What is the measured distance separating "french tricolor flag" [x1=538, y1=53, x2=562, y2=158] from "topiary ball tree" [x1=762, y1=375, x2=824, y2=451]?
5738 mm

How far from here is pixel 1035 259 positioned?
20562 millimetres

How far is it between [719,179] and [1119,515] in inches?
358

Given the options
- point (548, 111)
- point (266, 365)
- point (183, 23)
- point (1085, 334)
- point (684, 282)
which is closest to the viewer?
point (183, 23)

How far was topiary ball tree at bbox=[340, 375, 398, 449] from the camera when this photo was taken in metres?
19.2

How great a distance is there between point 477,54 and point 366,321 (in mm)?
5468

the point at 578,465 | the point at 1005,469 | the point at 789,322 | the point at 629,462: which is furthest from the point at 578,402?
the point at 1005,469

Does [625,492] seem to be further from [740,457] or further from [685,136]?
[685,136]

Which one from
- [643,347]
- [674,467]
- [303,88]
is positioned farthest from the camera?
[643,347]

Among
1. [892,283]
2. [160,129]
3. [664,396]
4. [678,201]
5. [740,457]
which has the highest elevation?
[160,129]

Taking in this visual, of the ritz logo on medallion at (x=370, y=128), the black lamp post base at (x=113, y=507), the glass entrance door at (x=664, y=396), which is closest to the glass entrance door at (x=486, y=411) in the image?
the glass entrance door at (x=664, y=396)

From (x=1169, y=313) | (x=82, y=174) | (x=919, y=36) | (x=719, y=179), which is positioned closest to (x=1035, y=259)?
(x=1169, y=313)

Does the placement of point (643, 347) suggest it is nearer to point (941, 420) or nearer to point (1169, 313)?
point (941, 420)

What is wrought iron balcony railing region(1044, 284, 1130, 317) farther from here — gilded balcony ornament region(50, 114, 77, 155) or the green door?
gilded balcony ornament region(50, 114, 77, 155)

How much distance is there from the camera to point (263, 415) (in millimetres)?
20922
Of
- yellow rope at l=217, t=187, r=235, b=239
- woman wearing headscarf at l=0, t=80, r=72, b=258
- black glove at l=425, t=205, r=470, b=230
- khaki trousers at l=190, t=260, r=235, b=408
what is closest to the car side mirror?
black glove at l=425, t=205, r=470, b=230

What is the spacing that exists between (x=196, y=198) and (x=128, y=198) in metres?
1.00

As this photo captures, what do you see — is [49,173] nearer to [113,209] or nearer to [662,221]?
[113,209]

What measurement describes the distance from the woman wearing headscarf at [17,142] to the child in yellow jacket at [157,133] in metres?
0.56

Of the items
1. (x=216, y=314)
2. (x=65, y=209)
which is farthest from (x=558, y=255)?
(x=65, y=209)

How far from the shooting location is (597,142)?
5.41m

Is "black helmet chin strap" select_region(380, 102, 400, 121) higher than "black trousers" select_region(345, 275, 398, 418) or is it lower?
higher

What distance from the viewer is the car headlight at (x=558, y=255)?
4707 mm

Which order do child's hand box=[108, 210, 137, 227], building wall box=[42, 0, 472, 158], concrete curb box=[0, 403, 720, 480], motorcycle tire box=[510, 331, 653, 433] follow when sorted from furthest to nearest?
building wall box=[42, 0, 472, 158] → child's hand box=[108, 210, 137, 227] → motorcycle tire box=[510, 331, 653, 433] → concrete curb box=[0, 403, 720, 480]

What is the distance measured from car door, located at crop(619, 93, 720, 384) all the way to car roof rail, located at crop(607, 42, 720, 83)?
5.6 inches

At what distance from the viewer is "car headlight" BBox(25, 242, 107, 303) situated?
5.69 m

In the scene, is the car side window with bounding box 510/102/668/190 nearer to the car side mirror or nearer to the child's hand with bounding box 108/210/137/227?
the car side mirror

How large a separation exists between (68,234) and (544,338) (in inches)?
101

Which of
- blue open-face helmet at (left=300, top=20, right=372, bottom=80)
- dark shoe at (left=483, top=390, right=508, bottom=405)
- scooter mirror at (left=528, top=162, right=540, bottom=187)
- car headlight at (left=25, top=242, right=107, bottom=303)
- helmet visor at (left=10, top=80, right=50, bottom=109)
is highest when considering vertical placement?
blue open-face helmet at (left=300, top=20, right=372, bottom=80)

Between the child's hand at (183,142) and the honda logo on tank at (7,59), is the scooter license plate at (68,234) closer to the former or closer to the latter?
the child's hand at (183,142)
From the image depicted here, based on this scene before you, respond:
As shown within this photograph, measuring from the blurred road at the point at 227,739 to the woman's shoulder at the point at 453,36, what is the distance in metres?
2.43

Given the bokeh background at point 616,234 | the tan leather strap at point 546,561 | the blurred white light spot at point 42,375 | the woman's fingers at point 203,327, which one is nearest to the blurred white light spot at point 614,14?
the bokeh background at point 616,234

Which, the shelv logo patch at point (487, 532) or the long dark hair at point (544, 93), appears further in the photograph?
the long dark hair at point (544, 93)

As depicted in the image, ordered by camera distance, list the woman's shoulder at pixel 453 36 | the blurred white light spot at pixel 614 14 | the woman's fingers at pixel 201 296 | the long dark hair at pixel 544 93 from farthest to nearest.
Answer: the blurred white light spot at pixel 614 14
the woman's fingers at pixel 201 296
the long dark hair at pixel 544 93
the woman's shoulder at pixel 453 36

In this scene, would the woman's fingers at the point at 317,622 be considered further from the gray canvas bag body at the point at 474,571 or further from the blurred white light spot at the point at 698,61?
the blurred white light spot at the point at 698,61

■ **Direction**:
Using the records above, please retype only the run of lines from the line holding "Between the child's" through the last line, both ends included.

■ **Output for this task**:
Between the child's hand at (183,142) and the honda logo on tank at (7,59), is the scooter license plate at (68,234) closer to the former or closer to the latter?
the child's hand at (183,142)
From the image depicted here, based on this scene before you, respond:
As shown within this photograph, measuring from the blurred road at the point at 227,739 to the woman's shoulder at the point at 453,36, what is the distance in metres?
2.43

Given the bokeh background at point 616,234 | the tan leather strap at point 546,561 | the blurred white light spot at point 42,375 | the woman's fingers at point 203,327, which one is nearest to the blurred white light spot at point 614,14?
the bokeh background at point 616,234

Which, the shelv logo patch at point (487, 532) or the long dark hair at point (544, 93), appears further in the photograph?
the long dark hair at point (544, 93)

As depicted in the image, ordered by camera distance, list the woman's shoulder at pixel 453 36 | the blurred white light spot at pixel 614 14 | the woman's fingers at pixel 201 296 | the long dark hair at pixel 544 93 from farthest to nearest.
Answer: the blurred white light spot at pixel 614 14
the woman's fingers at pixel 201 296
the long dark hair at pixel 544 93
the woman's shoulder at pixel 453 36

In this scene, would the woman's fingers at the point at 317,622 be considered further from the gray canvas bag body at the point at 474,571 or further from the blurred white light spot at the point at 698,61?
the blurred white light spot at the point at 698,61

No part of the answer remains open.